REQUIREMENT
Include the line with "Portrait of a" and every line before it in the entries below, echoed exactly, but not the pictures.

DATA
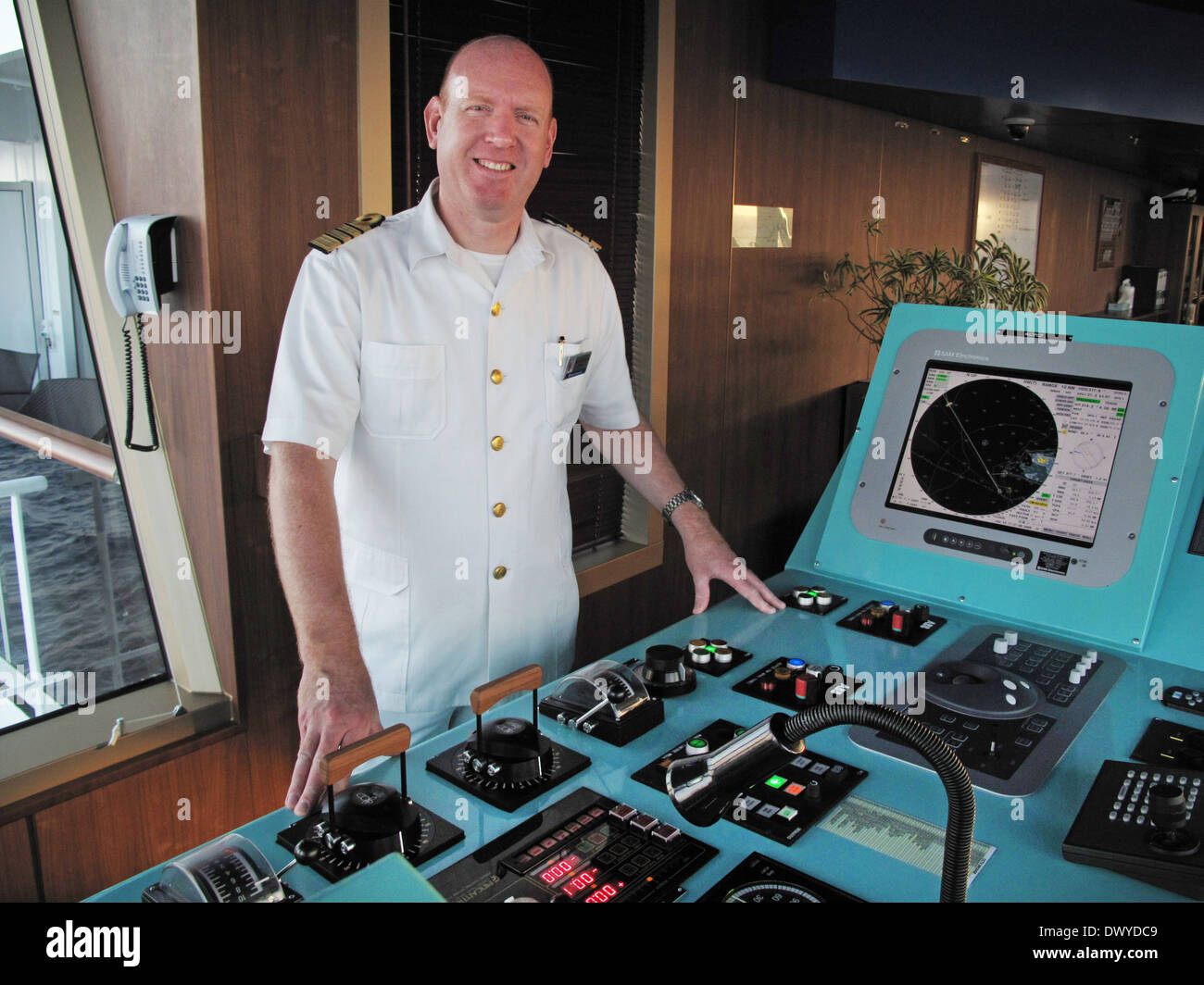 Cruise Ship Captain On Bridge With Controls Stock Photo Royalty - How to be a cruise ship captain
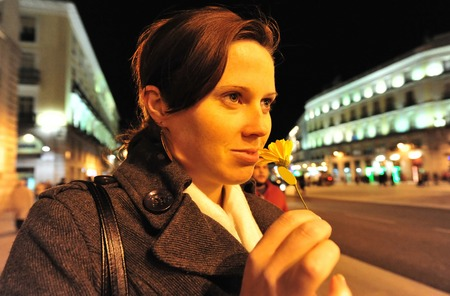 spanish woman: Spanish woman holding a flower in Plaza del Sol (Puerta del Sol) central square in Madrid Spain at night.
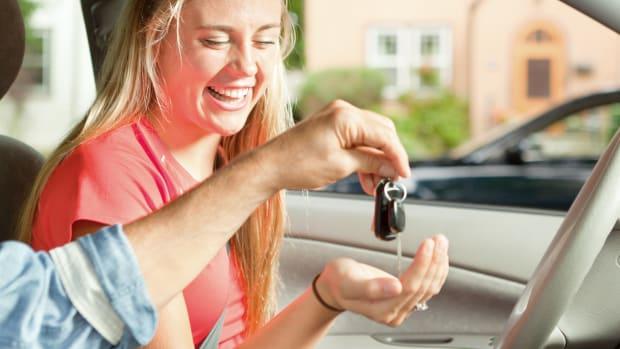 Junge Frau nimmt einen Autoschlüssel entgegen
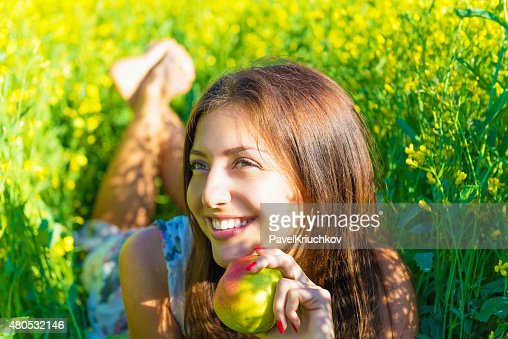 Portrait of a beautiful smiling woman with an apple : Stockfoto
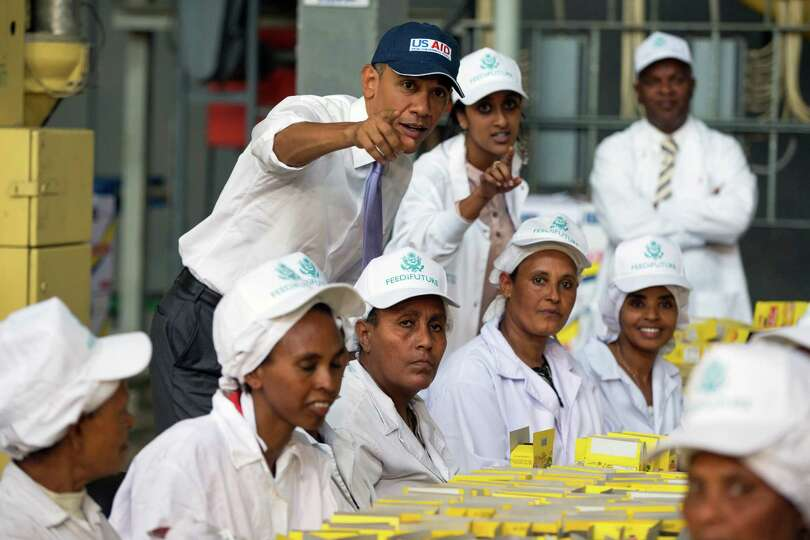 U.S. President Barack Obama talks with workers during a tour of Faffa Food, Tuesday, July 28, 2015,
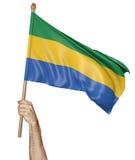 Hand som vinkar proudly nationsflaggan av Gabon Royaltyfri Bild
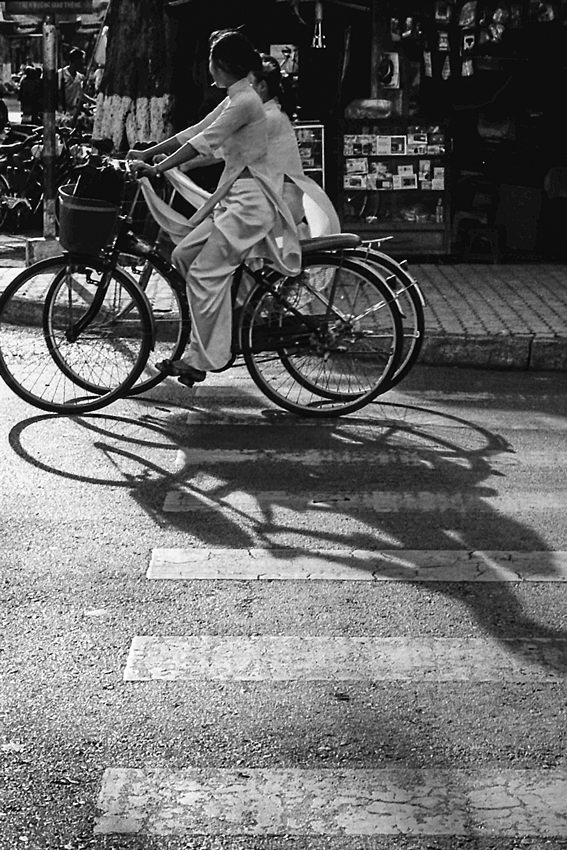 Girls wearing Ao Dai riding bicycle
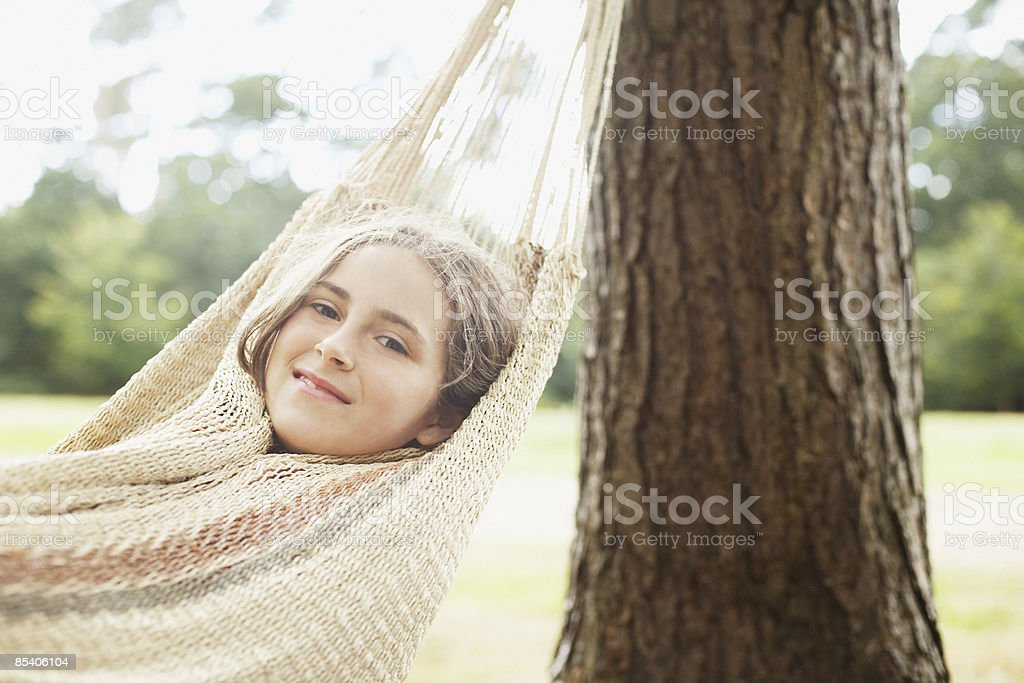 Girl laying in hammock royalty-free stock photo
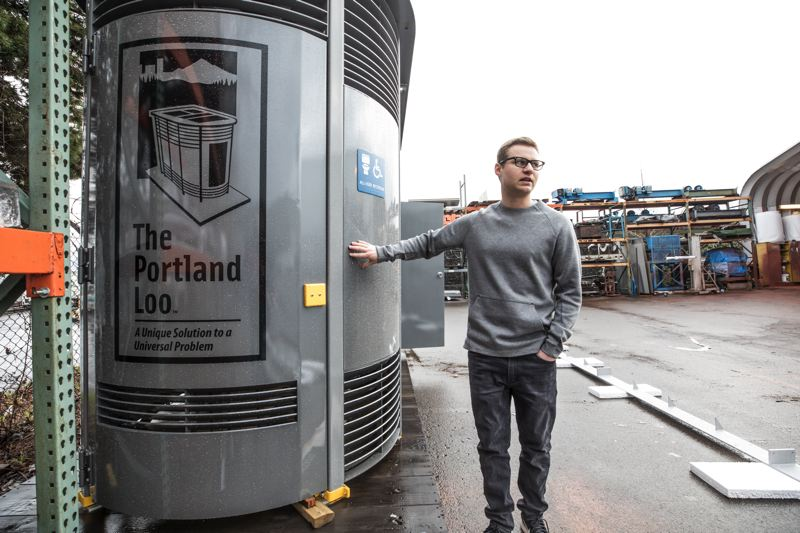 PORTLAND TRIBUNE: JONATHAN HOUSE - Evan Madden, Portland Loo sales manager for Madden Fabrication, explains the features of one headed for Miami at his family-oswned business in Northwest Portland.
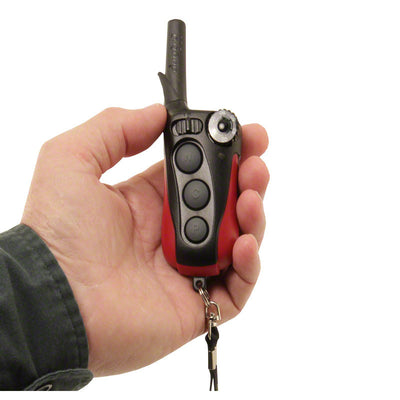 person holding the remote control for the dogtra iQ plus remote training collar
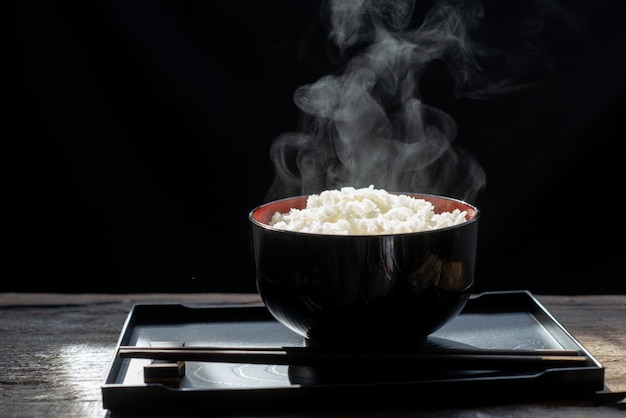 Gekochter reis mit dampf in der schwarzen schüssel auf dunklem hintergrund, heißer gekochter reis im selektiven fokus der schüssel, warme küche und gesundes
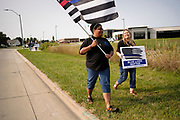 """19 SEPTEMBER 2020 - ALTOONA, IOWA: WHITNEY SMITH-MCINTOSH, left, and CONNIE WRIGHT lead a march of pro-police ralliers near the police station in Altoona, a suburb of Des Moines. About 30 people attended an """"Uplifting Our Police"""" rally to show support for not just Altoona police, but law enforcement across the country.    PHOTO BY JACK KURTZ"""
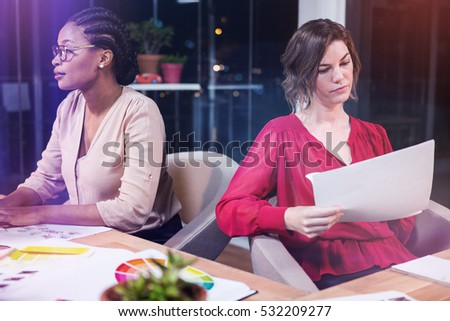 Businesswomen working on at desk in the office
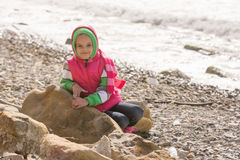 Happy girl sitting on a rock on sea coast and looking at the frame Royalty Free Stock Photography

ANSWER BOX
 Cruise Ship Captain On Bridge With Controls Stock Photo Royalty - How to be a cruise ship captain
 spanish woman: Spanish woman holding a flower in Plaza del Sol (Puerta del Sol) central square in Madrid Spain at night.
 Junge Frau nimmt einen Autoschlüssel entgegen
 Portrait of a beautiful smiling woman with an apple : Stockfoto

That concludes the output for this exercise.